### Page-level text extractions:
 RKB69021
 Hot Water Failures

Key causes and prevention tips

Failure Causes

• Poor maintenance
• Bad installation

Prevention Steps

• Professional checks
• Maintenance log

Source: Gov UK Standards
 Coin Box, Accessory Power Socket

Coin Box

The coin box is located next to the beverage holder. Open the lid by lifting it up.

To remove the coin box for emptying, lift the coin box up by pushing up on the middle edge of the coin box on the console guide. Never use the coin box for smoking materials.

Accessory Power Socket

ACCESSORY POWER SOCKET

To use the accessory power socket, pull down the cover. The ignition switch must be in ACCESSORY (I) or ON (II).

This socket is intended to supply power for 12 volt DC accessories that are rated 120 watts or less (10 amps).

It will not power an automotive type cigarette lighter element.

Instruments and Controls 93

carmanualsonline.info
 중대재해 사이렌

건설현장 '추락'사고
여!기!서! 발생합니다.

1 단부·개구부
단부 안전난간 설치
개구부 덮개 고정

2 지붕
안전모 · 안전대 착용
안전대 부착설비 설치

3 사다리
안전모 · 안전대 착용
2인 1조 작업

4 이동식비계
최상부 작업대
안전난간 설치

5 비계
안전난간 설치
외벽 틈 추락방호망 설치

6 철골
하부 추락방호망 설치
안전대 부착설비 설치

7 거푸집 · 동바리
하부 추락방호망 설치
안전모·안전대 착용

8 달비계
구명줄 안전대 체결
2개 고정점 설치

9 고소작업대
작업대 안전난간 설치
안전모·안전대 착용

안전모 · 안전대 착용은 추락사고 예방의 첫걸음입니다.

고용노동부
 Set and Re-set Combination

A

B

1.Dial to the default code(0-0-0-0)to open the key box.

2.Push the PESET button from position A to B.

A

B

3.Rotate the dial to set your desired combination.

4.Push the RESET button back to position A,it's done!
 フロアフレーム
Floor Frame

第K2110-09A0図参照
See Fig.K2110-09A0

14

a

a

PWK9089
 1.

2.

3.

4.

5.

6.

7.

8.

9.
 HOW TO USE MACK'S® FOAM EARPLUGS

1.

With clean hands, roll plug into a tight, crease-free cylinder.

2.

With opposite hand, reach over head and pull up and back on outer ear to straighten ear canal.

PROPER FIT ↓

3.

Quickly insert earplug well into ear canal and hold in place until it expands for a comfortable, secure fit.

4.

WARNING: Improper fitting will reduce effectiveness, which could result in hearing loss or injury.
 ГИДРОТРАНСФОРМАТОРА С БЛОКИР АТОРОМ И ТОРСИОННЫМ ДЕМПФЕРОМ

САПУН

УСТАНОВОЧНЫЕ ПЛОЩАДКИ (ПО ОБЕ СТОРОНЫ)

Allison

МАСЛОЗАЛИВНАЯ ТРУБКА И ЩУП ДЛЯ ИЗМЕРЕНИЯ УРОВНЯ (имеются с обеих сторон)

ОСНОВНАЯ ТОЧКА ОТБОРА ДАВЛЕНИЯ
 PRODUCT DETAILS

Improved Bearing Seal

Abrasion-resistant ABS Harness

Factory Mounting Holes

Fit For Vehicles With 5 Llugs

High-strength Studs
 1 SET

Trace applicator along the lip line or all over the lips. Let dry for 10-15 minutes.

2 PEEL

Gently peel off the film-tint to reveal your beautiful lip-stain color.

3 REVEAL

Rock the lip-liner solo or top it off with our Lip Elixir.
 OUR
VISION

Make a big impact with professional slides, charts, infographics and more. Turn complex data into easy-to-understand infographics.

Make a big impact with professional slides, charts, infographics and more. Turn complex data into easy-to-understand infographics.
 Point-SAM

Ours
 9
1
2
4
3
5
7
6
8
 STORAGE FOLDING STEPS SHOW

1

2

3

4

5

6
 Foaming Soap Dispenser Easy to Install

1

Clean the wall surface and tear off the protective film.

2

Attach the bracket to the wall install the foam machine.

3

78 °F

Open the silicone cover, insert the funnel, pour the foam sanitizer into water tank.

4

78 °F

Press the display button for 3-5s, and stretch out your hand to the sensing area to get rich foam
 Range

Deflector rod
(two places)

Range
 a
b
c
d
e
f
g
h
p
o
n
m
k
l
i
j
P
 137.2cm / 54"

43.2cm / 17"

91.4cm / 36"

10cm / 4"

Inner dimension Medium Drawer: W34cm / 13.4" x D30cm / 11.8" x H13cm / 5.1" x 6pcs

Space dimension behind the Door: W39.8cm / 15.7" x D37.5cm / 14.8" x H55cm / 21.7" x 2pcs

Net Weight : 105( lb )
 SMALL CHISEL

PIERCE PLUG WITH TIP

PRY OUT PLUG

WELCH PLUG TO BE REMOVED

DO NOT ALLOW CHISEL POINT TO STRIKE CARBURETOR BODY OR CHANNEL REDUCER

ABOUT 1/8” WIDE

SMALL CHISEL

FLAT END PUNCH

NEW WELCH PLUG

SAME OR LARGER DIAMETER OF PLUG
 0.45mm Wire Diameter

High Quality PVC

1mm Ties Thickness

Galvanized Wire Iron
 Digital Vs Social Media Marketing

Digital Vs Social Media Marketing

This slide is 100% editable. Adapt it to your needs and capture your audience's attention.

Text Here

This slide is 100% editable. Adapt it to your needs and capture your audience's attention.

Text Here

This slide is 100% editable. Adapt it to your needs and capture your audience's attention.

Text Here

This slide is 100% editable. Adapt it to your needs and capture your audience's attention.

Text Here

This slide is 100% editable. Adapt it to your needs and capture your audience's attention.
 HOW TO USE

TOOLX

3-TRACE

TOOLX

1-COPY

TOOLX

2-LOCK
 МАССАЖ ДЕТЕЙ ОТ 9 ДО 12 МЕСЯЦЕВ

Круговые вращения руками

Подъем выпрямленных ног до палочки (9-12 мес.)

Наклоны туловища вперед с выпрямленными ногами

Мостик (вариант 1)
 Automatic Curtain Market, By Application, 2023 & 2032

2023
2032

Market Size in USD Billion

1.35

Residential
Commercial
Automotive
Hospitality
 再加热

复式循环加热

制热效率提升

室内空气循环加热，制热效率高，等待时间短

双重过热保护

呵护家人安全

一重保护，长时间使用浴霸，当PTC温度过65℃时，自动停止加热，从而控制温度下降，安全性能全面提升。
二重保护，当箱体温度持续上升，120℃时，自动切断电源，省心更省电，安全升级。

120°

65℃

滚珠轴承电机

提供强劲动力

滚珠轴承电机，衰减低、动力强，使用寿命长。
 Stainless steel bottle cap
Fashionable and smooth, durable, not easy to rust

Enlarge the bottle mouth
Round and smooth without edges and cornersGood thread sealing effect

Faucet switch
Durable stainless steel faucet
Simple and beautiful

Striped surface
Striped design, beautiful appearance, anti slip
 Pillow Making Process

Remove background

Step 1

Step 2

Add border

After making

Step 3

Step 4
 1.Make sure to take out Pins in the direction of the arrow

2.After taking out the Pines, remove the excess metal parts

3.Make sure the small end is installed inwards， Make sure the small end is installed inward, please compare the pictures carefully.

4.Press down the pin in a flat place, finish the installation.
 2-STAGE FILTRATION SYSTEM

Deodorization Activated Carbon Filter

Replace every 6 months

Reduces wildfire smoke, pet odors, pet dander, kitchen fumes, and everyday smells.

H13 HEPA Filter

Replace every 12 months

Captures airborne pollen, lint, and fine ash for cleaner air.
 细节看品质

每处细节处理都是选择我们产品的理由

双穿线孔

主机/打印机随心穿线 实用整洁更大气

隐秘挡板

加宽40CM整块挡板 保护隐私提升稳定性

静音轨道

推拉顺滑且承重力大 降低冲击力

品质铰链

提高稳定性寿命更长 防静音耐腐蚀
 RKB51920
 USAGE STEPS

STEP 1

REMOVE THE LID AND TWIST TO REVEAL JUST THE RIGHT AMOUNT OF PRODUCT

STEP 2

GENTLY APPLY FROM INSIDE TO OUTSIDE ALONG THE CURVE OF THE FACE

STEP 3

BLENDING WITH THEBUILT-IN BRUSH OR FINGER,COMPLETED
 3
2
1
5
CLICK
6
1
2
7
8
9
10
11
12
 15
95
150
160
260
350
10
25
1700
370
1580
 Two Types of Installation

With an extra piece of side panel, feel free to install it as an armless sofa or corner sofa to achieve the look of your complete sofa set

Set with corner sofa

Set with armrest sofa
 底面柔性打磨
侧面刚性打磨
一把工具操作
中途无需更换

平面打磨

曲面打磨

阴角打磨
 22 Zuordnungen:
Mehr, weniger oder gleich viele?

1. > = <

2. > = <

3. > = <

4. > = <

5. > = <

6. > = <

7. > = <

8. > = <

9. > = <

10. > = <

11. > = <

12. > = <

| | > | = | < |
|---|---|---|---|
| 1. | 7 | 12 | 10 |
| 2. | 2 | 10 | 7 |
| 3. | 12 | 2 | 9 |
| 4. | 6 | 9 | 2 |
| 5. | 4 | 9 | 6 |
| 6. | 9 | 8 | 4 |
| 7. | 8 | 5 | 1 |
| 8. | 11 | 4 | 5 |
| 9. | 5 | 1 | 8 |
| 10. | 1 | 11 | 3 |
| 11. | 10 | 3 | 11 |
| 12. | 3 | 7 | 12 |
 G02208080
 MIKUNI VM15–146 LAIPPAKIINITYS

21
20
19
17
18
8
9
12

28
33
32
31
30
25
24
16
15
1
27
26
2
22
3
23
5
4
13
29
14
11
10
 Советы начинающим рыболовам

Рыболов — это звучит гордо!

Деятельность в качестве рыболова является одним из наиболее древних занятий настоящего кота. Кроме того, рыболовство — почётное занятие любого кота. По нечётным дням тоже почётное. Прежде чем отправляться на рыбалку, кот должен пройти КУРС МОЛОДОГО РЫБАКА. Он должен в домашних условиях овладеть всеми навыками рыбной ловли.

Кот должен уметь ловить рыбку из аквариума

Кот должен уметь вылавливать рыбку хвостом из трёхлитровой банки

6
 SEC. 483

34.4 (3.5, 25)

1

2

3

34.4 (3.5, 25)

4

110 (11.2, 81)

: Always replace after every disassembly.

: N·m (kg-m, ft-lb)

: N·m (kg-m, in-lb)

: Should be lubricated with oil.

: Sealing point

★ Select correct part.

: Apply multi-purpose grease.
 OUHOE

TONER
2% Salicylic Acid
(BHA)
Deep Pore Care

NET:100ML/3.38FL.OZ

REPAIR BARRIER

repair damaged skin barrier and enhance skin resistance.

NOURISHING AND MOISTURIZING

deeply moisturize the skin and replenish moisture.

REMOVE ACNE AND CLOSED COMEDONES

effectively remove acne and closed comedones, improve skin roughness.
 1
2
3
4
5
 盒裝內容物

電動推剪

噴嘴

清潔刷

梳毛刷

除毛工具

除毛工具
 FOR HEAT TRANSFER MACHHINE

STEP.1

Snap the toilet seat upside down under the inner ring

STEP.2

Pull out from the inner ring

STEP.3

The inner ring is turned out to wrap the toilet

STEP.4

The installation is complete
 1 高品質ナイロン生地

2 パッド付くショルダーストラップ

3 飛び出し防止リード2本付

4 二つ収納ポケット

### Required work:
Copy out each line of the data in which the word "bottle" appears.

### Task answer:
 Stainless steel bottle cap
Enlarge the bottle mouth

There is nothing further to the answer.